[Records drawn from a dataset]

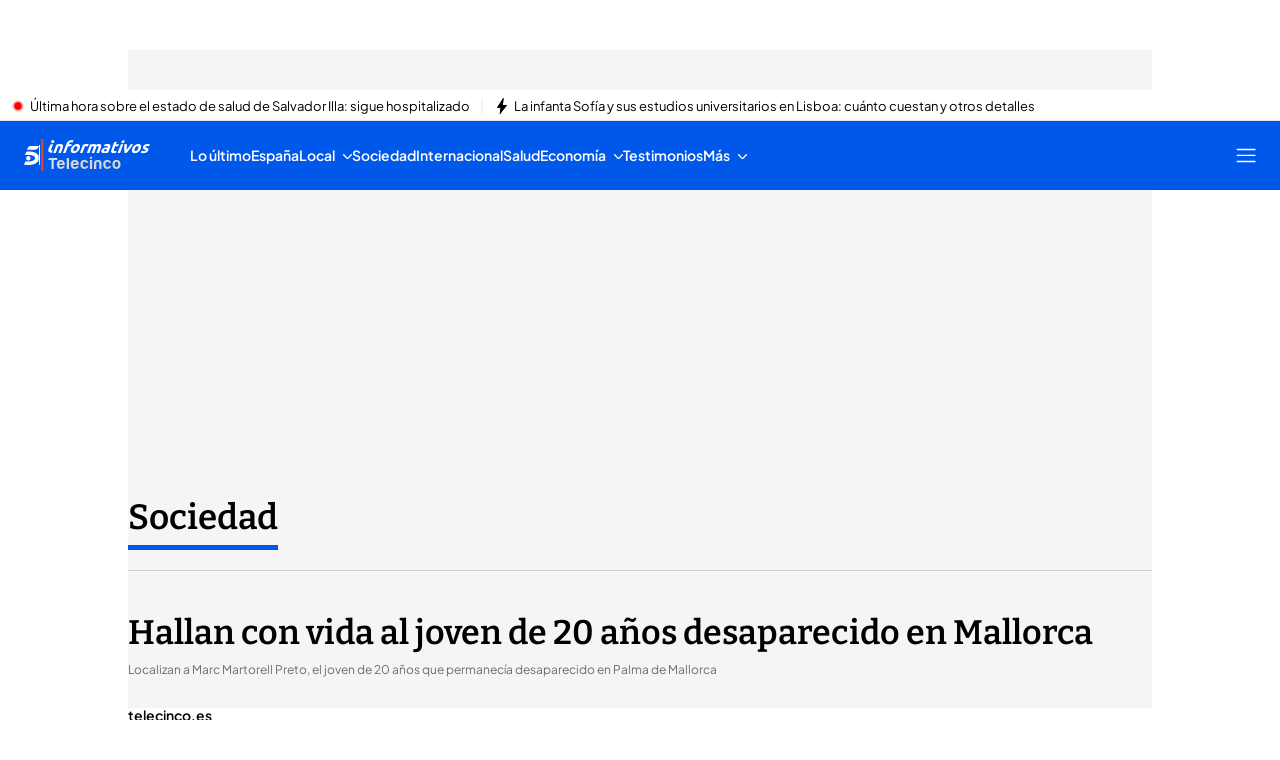

--- FILE ---
content_type: application/x-javascript
request_url: https://baul.mediaset.es/dist-maivs-modules/_astro/actions.C_kHSbL2.js
body_size: 2479
content:
import{g as I,o as k}from"./index.DLRZd64h.js";import{g as x,c as _,h as T,j as E,k as R,l as A}from"./store.D9RCgSJx.js";import{b as F,l as z}from"./helpers.CToWfK3C.js";import{c as M}from"./browser-cookies.DyXKLoK1.js";import{d as $}from"./didomi.CzRMZqgr.js";import{a as C}from"./index.BSdFiPHn.js";const D=e=>{if(!e)return null;const t=new Map;for(const o in e){const s=e[o];s&&t.set(o,{targets:s.targets,viewports:s.viewports,noResponsiveSize:s.no_responsive_size||null,mappings:null,div_prefix:s.div_prefix,time_refresh:s.time_refresh,onePerPage:s.one_per_page})}return t},O=(e,t,o,s,i)=>{const a=e.get(o);let d=`${t}${a.div_prefix}`;return s&&!a.onePerPage&&(d+=`-${s}`),d},L=(e,t)=>t?.filter(s=>e[s]!==void 0)||[],N=(e,t)=>{const o={};return t?.map(s=>{e[s]!==void 0?o[s]=e[s]:o[s]=null}),o},j=(e,t,o,s)=>{const i=[];if(i.push({key:"allow_adx",values:`${e}`}),t&&t.length&&i.push({key:"kw",values:t}),typeof window<"u"){const d=s?.context?.watson?.taxonomy??"";i.push({key:"taxonomy",values:`${d}`})}i.push({key:"amp",values:"false"});const a=M.get(o);if(i.push({key:"id_usuario_unico",values:a||$()}),typeof window<"u"){const d=localStorage.getItem("ppid");d&&i.push({key:"raw_ppid",values:d})}return i},q=e=>F()?e.tablet:z()?e.mobile:e.desktop,l=C({enabledServices:!1,definedSlots:{},order_formats:void 0,net_code:void 0,segment:void 0,adsFormats:void 0,viewport_sizes:void 0,formats:[],gptadslots:new Map,gptadslotSizes:[],refreshSlots:[],refreshScrollSlots:[],mappingsReady:!1,id_prefix:"",config:void 0,customParams:void 0}),W=()=>{const e=l.get();e.refreshSlots=[],e.refreshScrollSlots=[]},G=()=>{const e=l.get(),{googletag:t}=window;if(typeof t<"u"&&t.apiReady)return e.formats.forEach(o=>{if(o.viewports){let s=t.sizeMapping();for(const i in o.viewports)s=s.addSize(e.viewport_sizes?.[i],o.viewports[i]);return o.mappings=s.build()}}),l.set({...e,mappingsReady:!0})},K=e=>(l.get().mappingsReady||G(),e.mappings),y=e=>e.includes("interstitial"),H=(e,t=[])=>e.targets.concat(t),U=()=>l.get().config.collapsed_pixel,B=(e,t)=>{const{COOKIES_FINGER_PRINT:o}=x;return j(e,t,o,window.permutive)},J=(e,t,o,s)=>{const i=l.get();if(i.segment){let a;const d=i.segment.startsWith("/")?"":"/",r=`/${i.net_code}${d}${i.segment}`;if(o?.noResponsiveSize){const n=K(o);a=e.defineSlot(r,o.noResponsiveSize,t),a.defineSizeMapping(n)}else{const n=y(t)&&e?.enums?.OutOfPageFormat?.INTERSTITIAL?e.enums.OutOfPageFormat.INTERSTITIAL:t;a=e.defineOutOfPageSlot(r,n)}const f=o&&o.targets?H(o,s):null;return f&&a&&f.forEach(n=>a.setTargeting(n.key,n.values)),a&&a.addService(e.pubads()),y(t)||e.display(t),e.pubads().addEventListener("slotRenderEnded",n=>{t===n.slot.getSlotElementId()&&window.EventHandler.dispatchPersistentEvent(`renderEnded_${t}`,{event:n,noAdsSize:!n.size||n.size.toString()===U().toString()})}),a}return null},Q=(e,t,o,s,i,a,d)=>{const r=l.get(),f=`page${e}`;if(W(),typeof window<"u"&&window.document&&!Object.keys(r.definedSlots).includes(f)){l.set({...r,definedSlots:{...r.definedSlots,pageId:!0}}),window.googletag=window.googletag||{};const{googletag:n}=window;n.cmd=n.cmd||[];const{targets:u}=o;r.customParams&&u&&u.push(r.customParams),r.enabledServices||(console.log("Not enabled"),n.cmd.push(()=>{n.pubads().enableLazyLoad({fetchMarginPercent:200,renderMarginPercent:100,mobileScaling:2}),n.pubads().enableSingleRequest(),d!=="bemad"&&n.pubads().disableInitialLoad(),n.enableServices()}),l.set({...r,enabledServices:!0})),r.enabledServices&&n.cmd.push(()=>{const c=B(i,a);c&&c.length&&c.forEach(p=>{n.pubads().setTargeting(p.key,p.values)})}),n.cmd.push(()=>{const c=[];for(const p in t){const g=r.formats.get(t[p]),S=g&&g.targets?Object.keys(s).filter(b=>b!==null).filter(b=>b.toLowerCase().includes(g.targets[0].values[0])):null;S&&S[0]!==void 0&&!["flotante","flotante_aux","web_interstitial"].includes(S[0])&&(z()?c.push({slotID:s[S[0]],sizes:r.adsFormats[g.div_prefix].mobile}):c.push({slotID:s[S[0]],sizes:r.adsFormats[g.div_prefix].desktop}));const v=s&&s[t[p]]?s[t[p]]:O(r.formats,r.id_prefix,t[p],e);r.gptadslots.set(v,{slot:J(n,v,g,u)}),l.set({...r,gptadslotSizes:c});const w=r.gptadslots.get(v);w&&r.refreshScrollSlots.push(w.slot);const h=g.time_refresh?q(g.time_refresh):null;h&&h>=.3&&w&&r.refreshSlots.push({time:h*6e4,slots:[w.slot]})}});const m=localStorage.getItem("ppid");m&&n.cmd.push(()=>{n.pubads().setPublisherProvidedId(m)})}},V=e=>{const t=l.get();e&&l.set({...t,segment:e})},X=(e="",t,o="",s=!1,i=!0,a=[])=>{const d=l.get(),r=document.querySelectorAll('div[data-ads-name="MS-AD"]')||[],f={};let n=0;r.forEach(c=>{let p=c.getAttribute("data-ms-ad-type");(!s||s&&c.id.endsWith(o))&&(p==="roba_pos1"&&(n++,p=`roba_pos${n}`),p!==null&&(f[p]=c.id))});const u=L(f,d.order_formats),m=N(f,d.order_formats);Q(o,u,t,m,i,a,e)},Y=(e,t)=>{const o=l.get();l.set({...o,config:e,customParams:t,order_formats:e.order_formats,net_code:e.net_code,segment:e.segment,adsFormats:e.ads_formats,viewport_sizes:e.viewport_sizes,formats:D(e.formats)})},P=async(e=3,t=1e3)=>{try{const{runDisplayed:o}=_.get(),s=l.get(),i=await I("*","google");if(typeof i>"u"||!s)return Promise.resolve();const{gptadslotSizes:a,refreshSlots:d,refreshScrollSlots:r}=s;return new Promise((f,n)=>{let u=0;const m=()=>{if(window.Sibbo)window.googletag.cmd.push(()=>{try{window.googletag.pubads().setRequestNonPersonalizedAds(i===!1?1:0),o?window.Sibbo.refreshDisplay(r):(window.Sibbo.runDisplay(a,window.location.hostname,void 0),R(!0)),d.length&&A(d),f(null)}catch(c){n(c)}});else{if(u>=e){n(new Error(`Failed to find window.Sibbo after ${e} attempts`));return}u++,setTimeout(m,t)}};m()})}catch(o){return Promise.reject(o)}},re=async(e,t,o,s,i,a=!0)=>{const d=_.get(),{adsConfig:r,type:f,microsite:n,mainsection:u}=d;if(!r)return;const{as:{status:m,segment:c}}=r;if(m==="active"){const p=f==="content",g=p?{key:"scroll",values:[1]}:null,S=p?t:"";a?Y(r.as,g):V(c),X(n?.site,e||u,S||f,o||!1,s||await E(),i||await T())}},ie=()=>{_.get().consentManager?.manager&&P().catch(t=>{}),k(()=>{P().catch(t=>{})})};export{re as c,ie as r};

ACTIVITY. Since the copy must exclude the pictures, transcribe only the text of the records, word for word.

EXERCISE SOLUTION.
--- FILE ---
content_type: application/x-javascript
request_url: https://baul.mediaset.es/dist-maivs-modules/_astro/actions.C_kHSbL2.js
body_size: 2479
content:
import{g as I,o as k}from"./index.DLRZd64h.js";import{g as x,c as _,h as T,j as E,k as R,l as A}from"./store.D9RCgSJx.js";import{b as F,l as z}from"./helpers.CToWfK3C.js";import{c as M}from"./browser-cookies.DyXKLoK1.js";import{d as $}from"./didomi.CzRMZqgr.js";import{a as C}from"./index.BSdFiPHn.js";const D=e=>{if(!e)return null;const t=new Map;for(const o in e){const s=e[o];s&&t.set(o,{targets:s.targets,viewports:s.viewports,noResponsiveSize:s.no_responsive_size||null,mappings:null,div_prefix:s.div_prefix,time_refresh:s.time_refresh,onePerPage:s.one_per_page})}return t},O=(e,t,o,s,i)=>{const a=e.get(o);let d=`${t}${a.div_prefix}`;return s&&!a.onePerPage&&(d+=`-${s}`),d},L=(e,t)=>t?.filter(s=>e[s]!==void 0)||[],N=(e,t)=>{const o={};return t?.map(s=>{e[s]!==void 0?o[s]=e[s]:o[s]=null}),o},j=(e,t,o,s)=>{const i=[];if(i.push({key:"allow_adx",values:`${e}`}),t&&t.length&&i.push({key:"kw",values:t}),typeof window<"u"){const d=s?.context?.watson?.taxonomy??"";i.push({key:"taxonomy",values:`${d}`})}i.push({key:"amp",values:"false"});const a=M.get(o);if(i.push({key:"id_usuario_unico",values:a||$()}),typeof window<"u"){const d=localStorage.getItem("ppid");d&&i.push({key:"raw_ppid",values:d})}return i},q=e=>F()?e.tablet:z()?e.mobile:e.desktop,l=C({enabledServices:!1,definedSlots:{},order_formats:void 0,net_code:void 0,segment:void 0,adsFormats:void 0,viewport_sizes:void 0,formats:[],gptadslots:new Map,gptadslotSizes:[],refreshSlots:[],refreshScrollSlots:[],mappingsReady:!1,id_prefix:"",config:void 0,customParams:void 0}),W=()=>{const e=l.get();e.refreshSlots=[],e.refreshScrollSlots=[]},G=()=>{const e=l.get(),{googletag:t}=window;if(typeof t<"u"&&t.apiReady)return e.formats.forEach(o=>{if(o.viewports){let s=t.sizeMapping();for(const i in o.viewports)s=s.addSize(e.viewport_sizes?.[i],o.viewports[i]);return o.mappings=s.build()}}),l.set({...e,mappingsReady:!0})},K=e=>(l.get().mappingsReady||G(),e.mappings),y=e=>e.includes("interstitial"),H=(e,t=[])=>e.targets.concat(t),U=()=>l.get().config.collapsed_pixel,B=(e,t)=>{const{COOKIES_FINGER_PRINT:o}=x;return j(e,t,o,window.permutive)},J=(e,t,o,s)=>{const i=l.get();if(i.segment){let a;const d=i.segment.startsWith("/")?"":"/",r=`/${i.net_code}${d}${i.segment}`;if(o?.noResponsiveSize){const n=K(o);a=e.defineSlot(r,o.noResponsiveSize,t),a.defineSizeMapping(n)}else{const n=y(t)&&e?.enums?.OutOfPageFormat?.INTERSTITIAL?e.enums.OutOfPageFormat.INTERSTITIAL:t;a=e.defineOutOfPageSlot(r,n)}const f=o&&o.targets?H(o,s):null;return f&&a&&f.forEach(n=>a.setTargeting(n.key,n.values)),a&&a.addService(e.pubads()),y(t)||e.display(t),e.pubads().addEventListener("slotRenderEnded",n=>{t===n.slot.getSlotElementId()&&window.EventHandler.dispatchPersistentEvent(`renderEnded_${t}`,{event:n,noAdsSize:!n.size||n.size.toString()===U().toString()})}),a}return null},Q=(e,t,o,s,i,a,d)=>{const r=l.get(),f=`page${e}`;if(W(),typeof window<"u"&&window.document&&!Object.keys(r.definedSlots).includes(f)){l.set({...r,definedSlots:{...r.definedSlots,pageId:!0}}),window.googletag=window.googletag||{};const{googletag:n}=window;n.cmd=n.cmd||[];const{targets:u}=o;r.customParams&&u&&u.push(r.customParams),r.enabledServices||(console.log("Not enabled"),n.cmd.push(()=>{n.pubads().enableLazyLoad({fetchMarginPercent:200,renderMarginPercent:100,mobileScaling:2}),n.pubads().enableSingleRequest(),d!=="bemad"&&n.pubads().disableInitialLoad(),n.enableServices()}),l.set({...r,enabledServices:!0})),r.enabledServices&&n.cmd.push(()=>{const c=B(i,a);c&&c.length&&c.forEach(p=>{n.pubads().setTargeting(p.key,p.values)})}),n.cmd.push(()=>{const c=[];for(const p in t){const g=r.formats.get(t[p]),S=g&&g.targets?Object.keys(s).filter(b=>b!==null).filter(b=>b.toLowerCase().includes(g.targets[0].values[0])):null;S&&S[0]!==void 0&&!["flotante","flotante_aux","web_interstitial"].includes(S[0])&&(z()?c.push({slotID:s[S[0]],sizes:r.adsFormats[g.div_prefix].mobile}):c.push({slotID:s[S[0]],sizes:r.adsFormats[g.div_prefix].desktop}));const v=s&&s[t[p]]?s[t[p]]:O(r.formats,r.id_prefix,t[p],e);r.gptadslots.set(v,{slot:J(n,v,g,u)}),l.set({...r,gptadslotSizes:c});const w=r.gptadslots.get(v);w&&r.refreshScrollSlots.push(w.slot);const h=g.time_refresh?q(g.time_refresh):null;h&&h>=.3&&w&&r.refreshSlots.push({time:h*6e4,slots:[w.slot]})}});const m=localStorage.getItem("ppid");m&&n.cmd.push(()=>{n.pubads().setPublisherProvidedId(m)})}},V=e=>{const t=l.get();e&&l.set({...t,segment:e})},X=(e="",t,o="",s=!1,i=!0,a=[])=>{const d=l.get(),r=document.querySelectorAll('div[data-ads-name="MS-AD"]')||[],f={};let n=0;r.forEach(c=>{let p=c.getAttribute("data-ms-ad-type");(!s||s&&c.id.endsWith(o))&&(p==="roba_pos1"&&(n++,p=`roba_pos${n}`),p!==null&&(f[p]=c.id))});const u=L(f,d.order_formats),m=N(f,d.order_formats);Q(o,u,t,m,i,a,e)},Y=(e,t)=>{const o=l.get();l.set({...o,config:e,customParams:t,order_formats:e.order_formats,net_code:e.net_code,segment:e.segment,adsFormats:e.ads_formats,viewport_sizes:e.viewport_sizes,formats:D(e.formats)})},P=async(e=3,t=1e3)=>{try{const{runDisplayed:o}=_.get(),s=l.get(),i=await I("*","google");if(typeof i>"u"||!s)return Promise.resolve();const{gptadslotSizes:a,refreshSlots:d,refreshScrollSlots:r}=s;return new Promise((f,n)=>{let u=0;const m=()=>{if(window.Sibbo)window.googletag.cmd.push(()=>{try{window.googletag.pubads().setRequestNonPersonalizedAds(i===!1?1:0),o?window.Sibbo.refreshDisplay(r):(window.Sibbo.runDisplay(a,window.location.hostname,void 0),R(!0)),d.length&&A(d),f(null)}catch(c){n(c)}});else{if(u>=e){n(new Error(`Failed to find window.Sibbo after ${e} attempts`));return}u++,setTimeout(m,t)}};m()})}catch(o){return Promise.reject(o)}},re=async(e,t,o,s,i,a=!0)=>{const d=_.get(),{adsConfig:r,type:f,microsite:n,mainsection:u}=d;if(!r)return;const{as:{status:m,segment:c}}=r;if(m==="active"){const p=f==="content",g=p?{key:"scroll",values:[1]}:null,S=p?t:"";a?Y(r.as,g):V(c),X(n?.site,e||u,S||f,o||!1,s||await E(),i||await T())}},ie=()=>{_.get().consentManager?.manager&&P().catch(t=>{}),k(()=>{P().catch(t=>{})})};export{re as c,ie as r};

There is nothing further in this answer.